TASK LIST:
1 > Which Code section numbers containing a decimal point does the passage on whether an airplane counts as a vehicle cite?
2 > Can you write the next paragraph of the court opinion on whether an airplane counts as a vehicle, picking up after its last sentence?

+++ PASSAGE +++

Plaintiff places considerable reliance on the holding of Mr. Justice Holmes in McBoyle v. United States, 283 U.S. 25, 51 S.Ct. 340, 75 L.Ed. 816, in which Justice Holmes found an airplane not to be a "motor vehicle" within the National Motor Vehicle Theft Act which, at that time, dealt with interstate transportation of stolen motor vehicles. We must, however, consider McBoyle was written in 1931, at which time we would agree the use of the word "vehicle" in everyday speech conjured up in the mind's eye the picture of some sort of vehicle moving over the surface of the earth, and not one moving through the air. We have frequently heard reference to the craft which have been used in space exploration and on expeditions to the moon as "space vehicles". We must therefore interpret the word "vehicle" in the context in which it is used and in consideration of the tenor of the times.

Only shortly after McBoyle, and on April 22, 1935, the United States District Court for the Western District of New York, in United States v. One Pitcairn Bi-Plane, 2 Cir., 11 F.Supp. 24, held that an airplane was a vehicle and subject to forfeiture when it was used for the purpose of smuggling liquor into the United States. Plaintiff directs our attention to the fact the statute under which the Pitcairn forfeiture was laid, was later amended to specifically include aircraft, but our examination of the United States Code Annotated indicates the amendment did not come along until 1954-19 years after the New York District Court entered the order of forfeiture in the Pitcairn case.

We must also observe, as did the trial court in its decree, that section 204.11(3) and the nuisance statute above referred to (section 204.13) which expressly includes aircraft in its scope, have different legislative origins and histories.

As observed by the trial court, section 204.13 of the 1971 Code, is a part of the Uniform Narcotic Drug Act, and was first enacted in the exact language of the present statute (section 204.13) as section 13 of chapter 114 of the Acts of the 47th General Assembly in 1937. In the 1939 Code it appeared as section 3169.13, and in all subsequent codes up to the time of the repeal of the entire chapter 204 by the 64th General Assembly, it has appeared as section 204.13.

+++ INFORMATION SHOWN +++

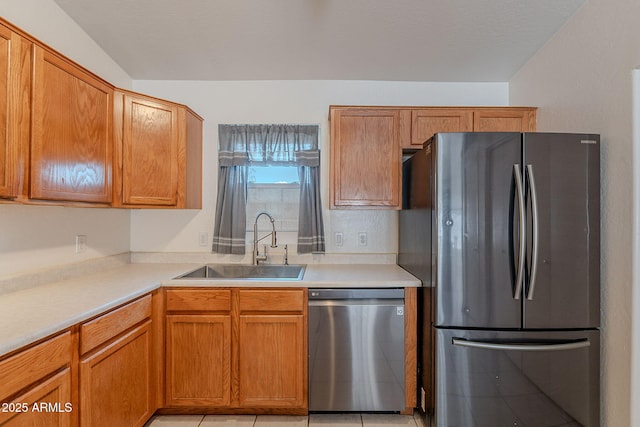 17403 N 16th Pl, Phoenix, AZ 85022 - kitchen featuring appliances with stainless steel finishes, a sink, light countertops, and brown cabinetry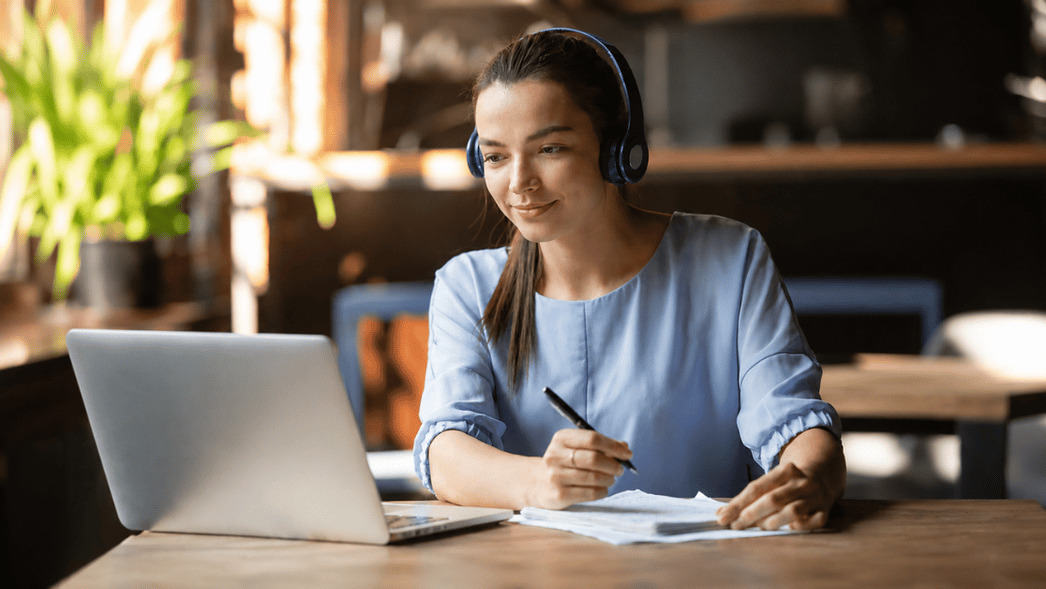 Young woman wearing headphones attends an online session on a laptop while taking notes at a desk in a modern workspace.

+++

ANSWERS:
1 > 204.11(3), 204.13, 3169.13

2 >
The trial court further correctly observed the Uniform Narcotic Drug Act contains no provision for forfeiture, and when the 47th General Assembly in 1937 enacted such uniform act, it repealed a former forfeiture statute (section 3161 of all of the Iowa codes from 1924 through 1935), which provided that any motor vehicle or any animal-drawn or other conveyance of any kind used for transporting narcotic drugs in violation of law might be seized and confiscated. The first statute providing for such forfeitures was enacted by the 40th General Assembly (chapter 43, § 3, and H.F. 261-a, § 120). In 1941 the 49th General Assembly amended section 155.1 of the 1939 Code by adding the following section:

"Any automobile or other vehicle used, or intended to be used, to conceal, convey, carry, or transport in violation of this chapter any of the drugs defined in Sec. 3169.01 of the (1939) code, or any automobile or vehicle in which any of the drugs defined in said section are unlawfully possessed by an occupant with the knowledge of the owner thereof, shall be forfeited to the state of Iowa, under the provisions of Chapter 97 of the code." Section 1, Chapter 132, Acts of the 49th G.A.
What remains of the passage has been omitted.